Bing Shows Up Late in Google Analytics:

Posted by Ari N on June 15th, 2009 - Analytics

First Recognized As A Referrer, Now As Organic

One of our clients experienced an odd amount of traffic coming from a new source in their ‘referring sites’ category in Google Analytics: bing.com

On a closer look, we found that bing.com was showing up both in ‘referring sites’ and ’search engines’ categories. After drilling down we discovered that it was due to Google beginning to recognize it as a source of organic traffic around June 8th. Look at the following graphs, first referring sites, then organic.


… and now organic

As you can see, it dropped off and picked up around the same time on the different categories of traffic. A little late to the party? Or did the Google bouncer hold them outside for a little bit =) - you be the judge.

All in all, I’m not that impressed. Unless Bing adds some serious tools to their arsenal to help users find what they’re looking for in an entire new way, I think it will be a hard sell for people to break their habit of using Google. While users may not even be aware that they aren’t happy with the results they see in Google, its hard to teach an old dog new tricks.

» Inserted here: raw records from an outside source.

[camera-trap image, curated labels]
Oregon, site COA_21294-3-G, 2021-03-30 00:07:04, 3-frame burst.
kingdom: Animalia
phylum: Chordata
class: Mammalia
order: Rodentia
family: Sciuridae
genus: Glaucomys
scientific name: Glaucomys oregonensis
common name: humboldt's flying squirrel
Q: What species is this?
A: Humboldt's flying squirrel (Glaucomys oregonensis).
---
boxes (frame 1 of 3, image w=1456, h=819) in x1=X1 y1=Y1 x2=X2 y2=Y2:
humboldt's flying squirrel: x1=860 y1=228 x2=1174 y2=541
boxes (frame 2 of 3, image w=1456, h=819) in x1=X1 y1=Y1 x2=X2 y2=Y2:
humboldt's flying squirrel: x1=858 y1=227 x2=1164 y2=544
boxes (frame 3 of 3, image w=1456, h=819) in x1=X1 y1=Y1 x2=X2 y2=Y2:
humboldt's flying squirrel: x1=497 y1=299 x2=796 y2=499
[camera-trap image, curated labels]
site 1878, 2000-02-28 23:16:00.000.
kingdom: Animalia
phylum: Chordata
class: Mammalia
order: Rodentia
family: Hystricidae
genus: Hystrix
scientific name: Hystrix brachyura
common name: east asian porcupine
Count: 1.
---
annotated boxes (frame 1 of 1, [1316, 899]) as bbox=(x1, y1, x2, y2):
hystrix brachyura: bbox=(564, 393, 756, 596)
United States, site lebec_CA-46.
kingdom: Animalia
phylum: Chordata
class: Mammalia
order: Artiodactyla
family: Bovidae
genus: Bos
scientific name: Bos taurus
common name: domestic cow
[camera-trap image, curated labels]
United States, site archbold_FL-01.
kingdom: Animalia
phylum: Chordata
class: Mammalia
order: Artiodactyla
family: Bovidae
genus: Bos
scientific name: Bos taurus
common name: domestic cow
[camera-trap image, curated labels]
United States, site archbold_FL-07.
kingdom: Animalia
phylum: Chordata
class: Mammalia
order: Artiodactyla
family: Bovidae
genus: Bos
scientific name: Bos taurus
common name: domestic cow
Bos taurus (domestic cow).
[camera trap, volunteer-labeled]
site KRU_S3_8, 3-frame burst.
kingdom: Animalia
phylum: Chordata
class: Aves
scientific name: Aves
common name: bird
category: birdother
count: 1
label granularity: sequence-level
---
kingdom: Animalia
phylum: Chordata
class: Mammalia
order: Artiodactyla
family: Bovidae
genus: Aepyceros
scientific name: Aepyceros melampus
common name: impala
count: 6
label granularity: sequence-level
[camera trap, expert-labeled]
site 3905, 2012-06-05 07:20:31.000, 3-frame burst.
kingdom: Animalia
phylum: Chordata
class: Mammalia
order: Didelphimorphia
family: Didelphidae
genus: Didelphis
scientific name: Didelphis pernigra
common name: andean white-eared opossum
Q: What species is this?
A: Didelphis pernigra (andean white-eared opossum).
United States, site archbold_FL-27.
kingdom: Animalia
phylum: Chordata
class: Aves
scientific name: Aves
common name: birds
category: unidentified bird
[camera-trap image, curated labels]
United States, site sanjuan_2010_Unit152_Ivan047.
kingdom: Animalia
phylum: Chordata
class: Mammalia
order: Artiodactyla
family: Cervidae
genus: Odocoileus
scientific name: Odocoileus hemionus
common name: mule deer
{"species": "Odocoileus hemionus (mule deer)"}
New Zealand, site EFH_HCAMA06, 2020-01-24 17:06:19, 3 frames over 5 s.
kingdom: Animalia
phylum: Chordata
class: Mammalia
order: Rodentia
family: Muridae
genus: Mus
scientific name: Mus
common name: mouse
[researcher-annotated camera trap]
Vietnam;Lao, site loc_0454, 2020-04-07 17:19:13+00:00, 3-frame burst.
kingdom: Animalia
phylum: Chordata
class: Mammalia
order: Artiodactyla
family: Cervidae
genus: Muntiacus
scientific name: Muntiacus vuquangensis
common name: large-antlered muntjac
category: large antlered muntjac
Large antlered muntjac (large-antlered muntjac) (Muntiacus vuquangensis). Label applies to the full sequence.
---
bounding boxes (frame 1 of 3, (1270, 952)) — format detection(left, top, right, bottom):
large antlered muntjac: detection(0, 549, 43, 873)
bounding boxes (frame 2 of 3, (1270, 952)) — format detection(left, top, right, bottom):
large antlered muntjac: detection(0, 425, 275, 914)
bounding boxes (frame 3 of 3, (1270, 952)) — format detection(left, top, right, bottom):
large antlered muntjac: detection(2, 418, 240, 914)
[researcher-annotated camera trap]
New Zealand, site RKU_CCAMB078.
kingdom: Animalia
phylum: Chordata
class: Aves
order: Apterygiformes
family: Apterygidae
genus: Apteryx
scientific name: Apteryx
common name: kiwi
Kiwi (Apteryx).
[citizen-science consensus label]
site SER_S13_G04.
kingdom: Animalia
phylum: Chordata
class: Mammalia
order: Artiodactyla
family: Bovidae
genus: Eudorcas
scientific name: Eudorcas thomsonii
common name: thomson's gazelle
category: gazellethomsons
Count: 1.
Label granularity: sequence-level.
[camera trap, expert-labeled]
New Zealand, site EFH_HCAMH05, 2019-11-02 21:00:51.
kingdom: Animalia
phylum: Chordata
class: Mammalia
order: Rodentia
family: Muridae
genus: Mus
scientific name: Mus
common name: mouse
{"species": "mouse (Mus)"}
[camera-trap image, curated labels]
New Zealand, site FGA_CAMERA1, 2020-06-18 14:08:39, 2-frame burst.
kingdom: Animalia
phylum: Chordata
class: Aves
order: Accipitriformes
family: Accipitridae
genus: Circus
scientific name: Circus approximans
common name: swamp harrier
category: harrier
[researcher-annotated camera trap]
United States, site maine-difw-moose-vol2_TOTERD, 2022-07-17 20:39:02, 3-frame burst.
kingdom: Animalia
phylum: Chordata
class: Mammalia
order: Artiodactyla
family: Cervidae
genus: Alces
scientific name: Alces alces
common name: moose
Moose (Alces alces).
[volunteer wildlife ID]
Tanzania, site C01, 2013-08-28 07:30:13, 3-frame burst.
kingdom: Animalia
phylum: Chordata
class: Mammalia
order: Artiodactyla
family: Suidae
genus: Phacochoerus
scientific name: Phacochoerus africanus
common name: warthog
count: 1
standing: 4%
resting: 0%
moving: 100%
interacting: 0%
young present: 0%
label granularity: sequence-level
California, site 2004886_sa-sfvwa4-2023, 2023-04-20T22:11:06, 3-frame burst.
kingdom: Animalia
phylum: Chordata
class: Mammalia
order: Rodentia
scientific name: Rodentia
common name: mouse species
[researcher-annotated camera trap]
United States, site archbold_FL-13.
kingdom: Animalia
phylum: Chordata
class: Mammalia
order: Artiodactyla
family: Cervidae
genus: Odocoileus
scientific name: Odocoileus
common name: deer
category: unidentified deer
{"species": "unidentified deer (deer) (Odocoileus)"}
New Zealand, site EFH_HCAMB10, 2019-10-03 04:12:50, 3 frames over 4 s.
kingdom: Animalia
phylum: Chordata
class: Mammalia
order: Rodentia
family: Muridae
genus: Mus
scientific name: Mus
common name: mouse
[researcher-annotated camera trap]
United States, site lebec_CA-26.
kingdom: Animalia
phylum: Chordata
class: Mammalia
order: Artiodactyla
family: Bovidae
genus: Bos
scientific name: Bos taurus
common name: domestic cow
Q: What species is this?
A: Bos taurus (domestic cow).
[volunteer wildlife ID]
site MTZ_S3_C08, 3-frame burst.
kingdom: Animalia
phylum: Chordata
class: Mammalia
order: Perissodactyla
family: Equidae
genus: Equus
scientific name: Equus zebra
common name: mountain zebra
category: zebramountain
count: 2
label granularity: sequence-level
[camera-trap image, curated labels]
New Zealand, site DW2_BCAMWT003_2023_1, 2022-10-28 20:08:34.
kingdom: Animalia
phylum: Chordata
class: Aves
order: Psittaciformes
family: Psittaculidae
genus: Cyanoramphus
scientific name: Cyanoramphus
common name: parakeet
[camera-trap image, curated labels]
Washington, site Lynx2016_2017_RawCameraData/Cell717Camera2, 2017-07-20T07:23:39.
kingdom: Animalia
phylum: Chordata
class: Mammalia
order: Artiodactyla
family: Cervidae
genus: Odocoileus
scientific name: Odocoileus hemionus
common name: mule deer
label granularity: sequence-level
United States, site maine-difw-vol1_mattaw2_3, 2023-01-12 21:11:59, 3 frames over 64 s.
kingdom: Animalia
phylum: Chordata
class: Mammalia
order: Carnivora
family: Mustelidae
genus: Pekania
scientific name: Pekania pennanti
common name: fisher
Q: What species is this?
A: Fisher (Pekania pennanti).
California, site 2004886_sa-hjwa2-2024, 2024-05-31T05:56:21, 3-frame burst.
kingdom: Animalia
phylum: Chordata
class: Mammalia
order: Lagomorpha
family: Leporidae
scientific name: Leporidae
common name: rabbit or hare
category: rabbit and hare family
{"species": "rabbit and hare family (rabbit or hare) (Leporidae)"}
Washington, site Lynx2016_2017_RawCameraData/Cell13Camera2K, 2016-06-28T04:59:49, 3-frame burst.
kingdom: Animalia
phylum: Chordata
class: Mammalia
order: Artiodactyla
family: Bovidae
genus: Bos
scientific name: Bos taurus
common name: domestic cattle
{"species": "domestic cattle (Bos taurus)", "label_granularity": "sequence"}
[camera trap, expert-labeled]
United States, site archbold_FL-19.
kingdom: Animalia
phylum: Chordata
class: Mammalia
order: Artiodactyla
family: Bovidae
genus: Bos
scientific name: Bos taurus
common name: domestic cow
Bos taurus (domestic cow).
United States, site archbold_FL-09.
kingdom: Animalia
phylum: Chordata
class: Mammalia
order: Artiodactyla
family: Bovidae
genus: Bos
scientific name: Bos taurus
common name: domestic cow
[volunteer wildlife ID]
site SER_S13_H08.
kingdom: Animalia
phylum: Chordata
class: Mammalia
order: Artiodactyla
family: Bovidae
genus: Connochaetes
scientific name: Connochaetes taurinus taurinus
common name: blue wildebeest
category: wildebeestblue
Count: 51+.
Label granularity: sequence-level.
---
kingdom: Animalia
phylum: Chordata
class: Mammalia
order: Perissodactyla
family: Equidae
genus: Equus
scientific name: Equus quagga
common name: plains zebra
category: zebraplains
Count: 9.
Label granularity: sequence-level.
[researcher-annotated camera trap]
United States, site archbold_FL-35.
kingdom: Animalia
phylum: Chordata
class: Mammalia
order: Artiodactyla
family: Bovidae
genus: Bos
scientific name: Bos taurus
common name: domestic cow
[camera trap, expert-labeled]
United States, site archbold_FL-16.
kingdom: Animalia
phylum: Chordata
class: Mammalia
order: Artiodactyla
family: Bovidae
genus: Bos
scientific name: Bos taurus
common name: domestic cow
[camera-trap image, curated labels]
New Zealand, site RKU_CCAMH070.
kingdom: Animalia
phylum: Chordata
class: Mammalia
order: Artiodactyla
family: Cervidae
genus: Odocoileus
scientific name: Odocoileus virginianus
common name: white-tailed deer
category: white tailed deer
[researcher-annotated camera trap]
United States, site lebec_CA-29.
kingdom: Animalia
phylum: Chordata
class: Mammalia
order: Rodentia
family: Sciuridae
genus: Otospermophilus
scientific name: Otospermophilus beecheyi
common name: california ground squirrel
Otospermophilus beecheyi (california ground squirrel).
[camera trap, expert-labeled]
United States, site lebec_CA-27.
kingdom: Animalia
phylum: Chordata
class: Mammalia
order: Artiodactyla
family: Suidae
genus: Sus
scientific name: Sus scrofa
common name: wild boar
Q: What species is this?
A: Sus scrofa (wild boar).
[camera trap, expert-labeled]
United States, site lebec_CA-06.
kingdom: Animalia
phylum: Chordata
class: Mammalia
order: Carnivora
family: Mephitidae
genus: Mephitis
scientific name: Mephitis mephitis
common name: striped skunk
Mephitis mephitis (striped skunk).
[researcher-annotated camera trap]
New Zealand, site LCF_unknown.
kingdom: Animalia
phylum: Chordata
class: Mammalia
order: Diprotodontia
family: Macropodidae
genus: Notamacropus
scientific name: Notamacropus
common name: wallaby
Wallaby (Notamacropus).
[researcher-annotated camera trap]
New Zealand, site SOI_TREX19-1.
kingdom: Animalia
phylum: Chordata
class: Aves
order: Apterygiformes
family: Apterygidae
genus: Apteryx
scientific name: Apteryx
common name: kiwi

Following is a breakdown of search engine traffic from June 10th-June13th, a more accurate depiction after Google began recognizing bing.com as a search engine.

As you can see, once setting the date variable after June 9th, the break down of Search Engine traffic shows Bing at 5.6 %, neck and neck with AOL search. Granted this client’s user base might be a bit learning towards AOL, but I think we can conclude - at least at this stage - Bing will stick around the same % as did Live. It will be interesting to see if this changes in the coming months, but if I had to bet on it, I wouldn’t be going bonkers for bing just yet.